O comércio também deveria facilitar o acesso a informações sobre produtos, porque 6 em cada 10 desses consumidores fazem suas compras sozinhos, diz ele.
“Organizar promoções para esses consumidores aos finais de semana para estimular as compras também aos sábados e domingos é outra iniciativa que o varejo deve estar atento”, diz Felisoni.

“Nos Estados Unidos, o tratamento específico para esses consumidores é muito maior. Hotéis, companhias aéreas, parques de lazer investem em ações para os seniores porque sabem que esse público tem mais tempo para atividades”, diz o professor Juracy Parente, da Escola de Administração de Empresas de São Paulo da FGV e professor visitante da Universidade da Flórida.
Lojas não sabem aproveitar o potencial de consumo de idosos
No Censo de 2010, a participação das pessoas com mais de 65 anos de idade na população atingiu 7,4%. Isso representa mais de 14 milhões de pessoas.

Além de numeroso, esse grupo representa um grande potencial de vendas para o varejo e empresas em geral. Afinal, eles já passaram pelas maiores despesas da vida: educaram os filhos e construíram e mobiliaram a casa onde vivem.
A renda agora é para alimentação, saúde e lazer e para continuar agradando aos familiares.
Como entender e atender esses consumidores? O primeiro ponto importante é que eles não se sentem velhos.
A pior coisa que uma empresa pode fazer é usar eufemismos como “melhor idade” para se comunicar com eles. Melhor idade é quando eu tinha 20 e poucos anos, muitos vão dizer.
Mesmo assim, o estereótipo da velhinha de cabelos brancos usando bengala é absolutamente rejeitado por eles -e com toda a razão.
Hoje em dia, pessoas perto dos 70 anos não têm cara de velhinha de bengala!
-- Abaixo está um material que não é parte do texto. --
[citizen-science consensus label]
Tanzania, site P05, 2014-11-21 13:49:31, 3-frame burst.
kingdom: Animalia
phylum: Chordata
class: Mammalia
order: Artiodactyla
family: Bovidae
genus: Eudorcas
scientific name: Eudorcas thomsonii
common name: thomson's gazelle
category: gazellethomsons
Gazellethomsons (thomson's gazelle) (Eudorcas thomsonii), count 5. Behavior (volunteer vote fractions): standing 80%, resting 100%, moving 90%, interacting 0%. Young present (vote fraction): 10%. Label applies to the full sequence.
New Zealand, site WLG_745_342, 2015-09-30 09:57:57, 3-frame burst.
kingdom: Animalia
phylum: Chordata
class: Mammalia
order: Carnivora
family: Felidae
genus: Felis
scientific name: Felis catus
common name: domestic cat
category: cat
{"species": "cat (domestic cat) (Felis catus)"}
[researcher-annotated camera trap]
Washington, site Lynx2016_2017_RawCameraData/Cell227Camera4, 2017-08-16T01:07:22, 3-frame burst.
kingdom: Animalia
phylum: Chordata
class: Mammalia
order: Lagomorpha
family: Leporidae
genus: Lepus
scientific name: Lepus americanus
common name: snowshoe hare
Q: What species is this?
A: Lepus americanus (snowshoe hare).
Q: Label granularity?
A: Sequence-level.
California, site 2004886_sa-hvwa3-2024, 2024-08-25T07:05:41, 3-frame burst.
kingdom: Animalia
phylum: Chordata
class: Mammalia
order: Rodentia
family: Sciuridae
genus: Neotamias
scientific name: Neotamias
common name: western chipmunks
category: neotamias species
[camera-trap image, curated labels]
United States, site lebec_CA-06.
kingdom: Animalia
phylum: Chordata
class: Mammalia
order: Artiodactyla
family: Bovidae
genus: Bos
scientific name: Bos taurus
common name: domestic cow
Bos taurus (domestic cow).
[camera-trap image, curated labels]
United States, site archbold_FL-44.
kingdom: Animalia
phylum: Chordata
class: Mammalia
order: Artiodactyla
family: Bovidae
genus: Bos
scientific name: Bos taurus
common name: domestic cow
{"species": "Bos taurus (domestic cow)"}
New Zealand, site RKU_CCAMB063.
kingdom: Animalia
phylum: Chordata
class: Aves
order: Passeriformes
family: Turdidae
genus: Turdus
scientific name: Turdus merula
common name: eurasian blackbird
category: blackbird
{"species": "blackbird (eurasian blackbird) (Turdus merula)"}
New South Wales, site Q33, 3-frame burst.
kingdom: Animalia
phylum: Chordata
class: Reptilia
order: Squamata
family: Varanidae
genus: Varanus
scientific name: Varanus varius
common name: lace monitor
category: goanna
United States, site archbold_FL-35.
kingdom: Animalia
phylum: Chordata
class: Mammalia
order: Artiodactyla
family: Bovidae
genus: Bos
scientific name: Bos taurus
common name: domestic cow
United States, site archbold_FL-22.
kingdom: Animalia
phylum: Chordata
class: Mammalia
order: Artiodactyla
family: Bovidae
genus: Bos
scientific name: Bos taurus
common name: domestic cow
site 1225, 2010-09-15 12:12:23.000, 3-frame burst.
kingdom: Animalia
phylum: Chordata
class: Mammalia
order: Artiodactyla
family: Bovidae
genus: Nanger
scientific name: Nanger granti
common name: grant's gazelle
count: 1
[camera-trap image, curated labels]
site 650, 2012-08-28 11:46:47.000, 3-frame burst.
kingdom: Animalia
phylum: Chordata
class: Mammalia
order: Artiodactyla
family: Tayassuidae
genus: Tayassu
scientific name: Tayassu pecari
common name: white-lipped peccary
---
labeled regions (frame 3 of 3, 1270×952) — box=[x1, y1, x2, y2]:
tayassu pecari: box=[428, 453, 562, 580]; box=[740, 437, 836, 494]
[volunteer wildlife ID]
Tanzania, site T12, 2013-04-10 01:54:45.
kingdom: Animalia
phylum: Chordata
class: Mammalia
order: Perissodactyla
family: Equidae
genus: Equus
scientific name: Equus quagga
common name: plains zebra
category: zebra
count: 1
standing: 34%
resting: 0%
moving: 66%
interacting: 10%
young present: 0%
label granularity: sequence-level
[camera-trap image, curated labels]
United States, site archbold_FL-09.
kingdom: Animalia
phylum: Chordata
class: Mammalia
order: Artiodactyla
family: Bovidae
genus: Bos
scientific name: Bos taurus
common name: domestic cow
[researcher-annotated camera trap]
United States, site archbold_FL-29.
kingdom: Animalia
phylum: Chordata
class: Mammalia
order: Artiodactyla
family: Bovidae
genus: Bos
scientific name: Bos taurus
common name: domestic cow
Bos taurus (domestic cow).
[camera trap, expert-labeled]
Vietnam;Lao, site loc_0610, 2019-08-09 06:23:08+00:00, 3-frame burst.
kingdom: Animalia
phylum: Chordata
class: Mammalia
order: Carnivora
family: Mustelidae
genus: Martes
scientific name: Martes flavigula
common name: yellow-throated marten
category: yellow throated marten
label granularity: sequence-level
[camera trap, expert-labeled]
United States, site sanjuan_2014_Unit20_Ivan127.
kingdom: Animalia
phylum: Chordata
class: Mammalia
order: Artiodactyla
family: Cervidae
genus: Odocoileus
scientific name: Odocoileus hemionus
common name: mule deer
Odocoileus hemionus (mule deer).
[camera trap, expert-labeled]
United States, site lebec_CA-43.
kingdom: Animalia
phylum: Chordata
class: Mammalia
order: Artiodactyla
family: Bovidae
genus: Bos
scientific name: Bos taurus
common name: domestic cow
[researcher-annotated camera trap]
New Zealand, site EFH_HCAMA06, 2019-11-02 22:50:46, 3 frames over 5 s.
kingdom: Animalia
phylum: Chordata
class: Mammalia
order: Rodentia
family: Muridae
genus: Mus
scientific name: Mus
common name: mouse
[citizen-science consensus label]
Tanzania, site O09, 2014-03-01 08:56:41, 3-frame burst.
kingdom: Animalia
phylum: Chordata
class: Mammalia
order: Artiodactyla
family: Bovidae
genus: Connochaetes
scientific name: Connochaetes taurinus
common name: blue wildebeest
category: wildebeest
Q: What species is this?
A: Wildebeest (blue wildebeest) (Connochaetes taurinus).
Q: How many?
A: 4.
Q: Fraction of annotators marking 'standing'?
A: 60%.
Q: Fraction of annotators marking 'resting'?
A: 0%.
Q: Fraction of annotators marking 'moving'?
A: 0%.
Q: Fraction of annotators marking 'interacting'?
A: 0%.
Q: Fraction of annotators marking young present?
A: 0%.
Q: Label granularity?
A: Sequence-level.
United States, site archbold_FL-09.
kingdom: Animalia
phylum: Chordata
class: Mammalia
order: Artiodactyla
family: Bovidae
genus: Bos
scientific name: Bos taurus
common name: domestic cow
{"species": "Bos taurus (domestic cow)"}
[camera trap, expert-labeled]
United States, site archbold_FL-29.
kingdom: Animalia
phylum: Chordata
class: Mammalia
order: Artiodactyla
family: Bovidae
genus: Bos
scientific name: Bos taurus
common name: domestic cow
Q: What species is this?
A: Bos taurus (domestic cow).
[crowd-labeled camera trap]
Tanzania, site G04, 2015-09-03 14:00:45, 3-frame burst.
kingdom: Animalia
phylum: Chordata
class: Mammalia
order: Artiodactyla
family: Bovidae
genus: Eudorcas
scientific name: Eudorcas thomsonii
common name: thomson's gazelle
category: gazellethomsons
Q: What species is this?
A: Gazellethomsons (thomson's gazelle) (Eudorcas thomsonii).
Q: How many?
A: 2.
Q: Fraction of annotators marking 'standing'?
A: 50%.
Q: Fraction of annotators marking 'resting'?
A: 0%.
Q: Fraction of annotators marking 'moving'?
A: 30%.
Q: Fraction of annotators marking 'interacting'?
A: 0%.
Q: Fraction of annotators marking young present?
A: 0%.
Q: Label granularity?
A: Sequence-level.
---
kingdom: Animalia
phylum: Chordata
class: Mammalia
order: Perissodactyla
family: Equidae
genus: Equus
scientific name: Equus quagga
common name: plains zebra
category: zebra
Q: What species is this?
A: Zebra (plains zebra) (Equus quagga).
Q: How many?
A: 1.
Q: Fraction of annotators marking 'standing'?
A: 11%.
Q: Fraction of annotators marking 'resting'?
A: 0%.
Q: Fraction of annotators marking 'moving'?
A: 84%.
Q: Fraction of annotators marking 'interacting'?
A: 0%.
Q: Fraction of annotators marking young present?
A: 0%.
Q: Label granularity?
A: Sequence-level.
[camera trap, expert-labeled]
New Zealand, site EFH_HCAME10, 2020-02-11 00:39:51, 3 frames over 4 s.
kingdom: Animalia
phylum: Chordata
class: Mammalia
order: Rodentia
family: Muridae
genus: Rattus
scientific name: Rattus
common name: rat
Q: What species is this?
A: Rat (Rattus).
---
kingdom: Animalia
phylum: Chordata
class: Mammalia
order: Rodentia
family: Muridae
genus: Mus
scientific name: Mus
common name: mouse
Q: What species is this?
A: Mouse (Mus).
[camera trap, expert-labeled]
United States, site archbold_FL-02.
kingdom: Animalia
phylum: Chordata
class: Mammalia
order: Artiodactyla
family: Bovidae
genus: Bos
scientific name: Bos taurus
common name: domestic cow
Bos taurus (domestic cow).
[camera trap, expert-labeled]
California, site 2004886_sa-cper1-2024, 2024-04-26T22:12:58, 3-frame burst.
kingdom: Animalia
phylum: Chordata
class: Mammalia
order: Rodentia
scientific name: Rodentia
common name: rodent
Afinal, foram culturalmente ativos e pioneiros: viram o homem pisar na Lua, viveram como hippies, atuaram na liberação feminina, viveram o regime militar, a revolução sexual, a revolução da informática e da internet, entre tantas outras modificações. Para eles, a idade é um estado de espírito, e não um número.

Uma outra diferença fundamental nesse grupo são suas motivações pessoais. Entre os 20 anos e os 40 anos, as pessoas sentem-se imortais. O esforço pessoal é focado em ser alguém e a sensação geral. Acredita-se que é possível moldar o mundo às nossas necessidades.
Depois dos 40 anos, percebe-se que a realidade não é tão boa assim e as pessoas iniciam uma busca por significado na vida que se estende até seus últimos dias.
De maneira geral, até os 40 o foco é no “ser social”. Depois dessa idade, o foco passa a ser o “eu interior”.
Produtos e serviços que satisfaçam essa necessidade têm mais chances junto a esse público.

Mas será que nossas lojas sabem atender esses consumidores?
Não. Um ponto fundamental que elas esquecem é que, independentemente da mentalidade jovem, a idade cobra fisicamente seu preço e as lojas não estão preparadas para isso.

Consumidores mais velhos sentem desconforto em ambientes com excesso de estímulos, sua visão perde a capacidade de discernir cores (sem falar nas letras pequenas), sua agilidade e flexibilidade para manusear objetos ficam reduzidas, além de terem uma tendência a sofrer mais com a obesidade.
É patente que as lojas e os produtos não são desenhados para ajudá-los a superar essas dificuldades.

No quesito atendimento, os mais velhos odeiam ser um número. Querem tratamento diferenciado, personalizado, alguém treinado para ouvi-los e que os trate como indivíduos, coisas cada vez mais raras no varejo de hoje.
Além disso, não valorizam lojas, produtos e marcas pelo prestígio social que trazem. Querem algo autêntico, que os ajude a ser alguém. Hoje, poucas marcas podem pleitear esse lugar no mercado.

Em poucas palavras, o potencial dos consumidores mais velhos é grande, mas quase ninguém está preparado para atendê-los.